Despite his many significant roles, to younger Tanzanians today, Sir Andy’s name is indelibly connected to one particular aspect of his life, as even a brief glance at the tabloid frontpages in the days following his death demonstrates. Chande became a member of the Freemasons in 1954, as his 2005 autobiography, A Knight in Africa, explains. He was one of the first East African Asians to be admitted; Africans were not able to join until several years later. He became district grandmaster for East Africa from 1986 to 2005, and was awarded the Order of Service to Masonry in 2006. He did not hide his membership, and made it clear that Freemasonry is a society for people who want to improve themselves and the world, and has nothing to do with witchcraft.

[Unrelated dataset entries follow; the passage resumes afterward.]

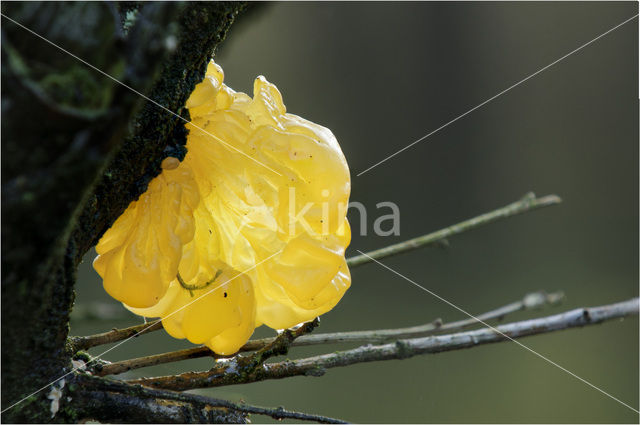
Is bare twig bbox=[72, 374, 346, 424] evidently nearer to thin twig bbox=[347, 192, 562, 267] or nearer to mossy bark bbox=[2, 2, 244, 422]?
mossy bark bbox=[2, 2, 244, 422]

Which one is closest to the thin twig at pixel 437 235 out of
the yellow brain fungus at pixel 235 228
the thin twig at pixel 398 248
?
the thin twig at pixel 398 248

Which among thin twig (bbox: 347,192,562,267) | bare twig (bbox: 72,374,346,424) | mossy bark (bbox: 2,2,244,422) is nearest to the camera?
mossy bark (bbox: 2,2,244,422)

To date, Sir Andy is the only Tanzanian citizen to have been awarded a knighthood. He also received the prestigious Hind Ratna award from the former Indian Prime Minister, IK Gujral, and was declared to be the “non-Resident Indian of the year” by the International Congress of Non-Resident Indians (NRI), both in 2003.

President Mkapa, speaking at a memorial service to Sir Andy said “I have known him for over four decades. … [T]hroughout, he gave counsel and consultancy without prejudice, fear or favour. [H]is contribution to the growth of our country’s economy through his immense business knowledge and skills cannot be overstated.”